◆ SUPPLIED PASSAGE ◆
········

He took a large sip of his whisky.

“Reminds me of when I was in Burma y' know.

Mrs Flange glanced up from her embroidery.“Burma dear?” she sighed.

“It was the goats y' see

“Goats dear?”

“Yes goats. The blighters always knew when there was a show on. Watch the goats, I used to tell my men, they always know when there's going to be a bit of a show. Animal instinct y' see.”

“O how wonderful, I used to love them.”

“What, goats ?”

“Whats that lovely show my sister and I used to...?” She took a deep breath and began to sing. “I could have daanced all niight, I could have daanced all night ,lah lah ,de dum, de da...”

The poodles became even more restless.

The Colonel's puce complexion deepened as he watched his wife's heavy jowls wobble in time to her determined contralto. She was building to a crecendo.

········

Collected data entries:
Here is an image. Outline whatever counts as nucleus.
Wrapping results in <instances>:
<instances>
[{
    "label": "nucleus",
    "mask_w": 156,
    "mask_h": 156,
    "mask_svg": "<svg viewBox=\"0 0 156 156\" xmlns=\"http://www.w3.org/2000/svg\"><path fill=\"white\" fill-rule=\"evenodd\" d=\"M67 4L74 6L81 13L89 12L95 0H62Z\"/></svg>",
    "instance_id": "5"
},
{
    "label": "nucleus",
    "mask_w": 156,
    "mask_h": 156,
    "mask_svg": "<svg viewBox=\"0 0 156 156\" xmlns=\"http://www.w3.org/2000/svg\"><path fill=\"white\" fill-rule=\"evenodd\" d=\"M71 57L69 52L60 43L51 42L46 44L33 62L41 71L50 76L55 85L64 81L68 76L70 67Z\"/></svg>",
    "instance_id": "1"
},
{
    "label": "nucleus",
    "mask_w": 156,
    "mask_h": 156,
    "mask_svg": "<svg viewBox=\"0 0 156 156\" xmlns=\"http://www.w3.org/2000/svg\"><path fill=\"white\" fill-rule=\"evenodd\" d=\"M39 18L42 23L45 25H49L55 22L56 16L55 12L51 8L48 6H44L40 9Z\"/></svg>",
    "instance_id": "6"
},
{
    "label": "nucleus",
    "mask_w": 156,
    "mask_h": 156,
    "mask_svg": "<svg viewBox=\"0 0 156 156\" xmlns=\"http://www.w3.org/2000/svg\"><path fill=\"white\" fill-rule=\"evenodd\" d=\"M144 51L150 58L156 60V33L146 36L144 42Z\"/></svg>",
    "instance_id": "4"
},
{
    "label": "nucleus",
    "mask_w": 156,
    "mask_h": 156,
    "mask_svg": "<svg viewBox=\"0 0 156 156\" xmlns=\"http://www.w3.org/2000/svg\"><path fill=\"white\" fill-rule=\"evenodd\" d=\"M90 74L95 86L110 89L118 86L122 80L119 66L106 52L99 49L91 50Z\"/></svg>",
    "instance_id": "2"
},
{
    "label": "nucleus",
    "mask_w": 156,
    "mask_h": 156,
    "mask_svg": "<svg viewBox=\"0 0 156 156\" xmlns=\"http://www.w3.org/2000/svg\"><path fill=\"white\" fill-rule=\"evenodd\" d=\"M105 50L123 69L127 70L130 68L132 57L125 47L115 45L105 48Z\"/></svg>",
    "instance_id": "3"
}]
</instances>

········

◆ EXERCISE INSTRUCTIONS ◆
1. Quote every spoken question, ending in a question mark, from the passage about the Colonel and Mrs Flange.
2. Write a continuation of the passage about the Colonel and Mrs Flange, picking up after its final sentence.
The records are separate material and have nothing to do with the passage about the Colonel and Mrs Flange.

◆ SOLVED TASKS ◆
1.
"Burma dear?"
"Goats dear?"
"What, goats ?"
"Whats that lovely show my sister and I used to...?"

2.
“I could have daanced” (The poodle nearest to her stood up.) “.DAANCED” ( It threw back its head.) “DAAAAANCED” (It let out a loud high pitched howl which was , the Colonel had to admit, nearer to the pitch his wife was aiming for so unsucessfully) “All niiight”. She finished.

“Hrrumph! yes, well,” said the Colonel. when the aswering howls from beyond the french windows had died down. “as I was saying, reminds me of Burma. I was out on patrol with Carruthers, sound chap, Winchester man I believe...”

“Such a handsome man” trilled Mrs Flange,abandoning her needlework effigy of a bowl of chrysanthemums altogether.

“What! who Carruthers?”

“Professor Higgins. Such a handsome man.”

“Professor Higgins.?”

“Yes, you know, Rex Harrison.”

“Harrison? Harrison?”

“Rex Harrison. You know, Dr. Dolittle.” She burst into song again. “ If I could talk to the animals.”

The poodles began to whimper.

The Colonel shuddered and downed the rest of his whisky. He tried again

“That's what I was saying. Animals! Reminds me of Burma! There were these goats, y' see,” he was shouting now.

“Of course its quite impossible”

“Beg y' pardon”

“The Pushmepullyou, quite impossible. A head at each end. No outlet you see”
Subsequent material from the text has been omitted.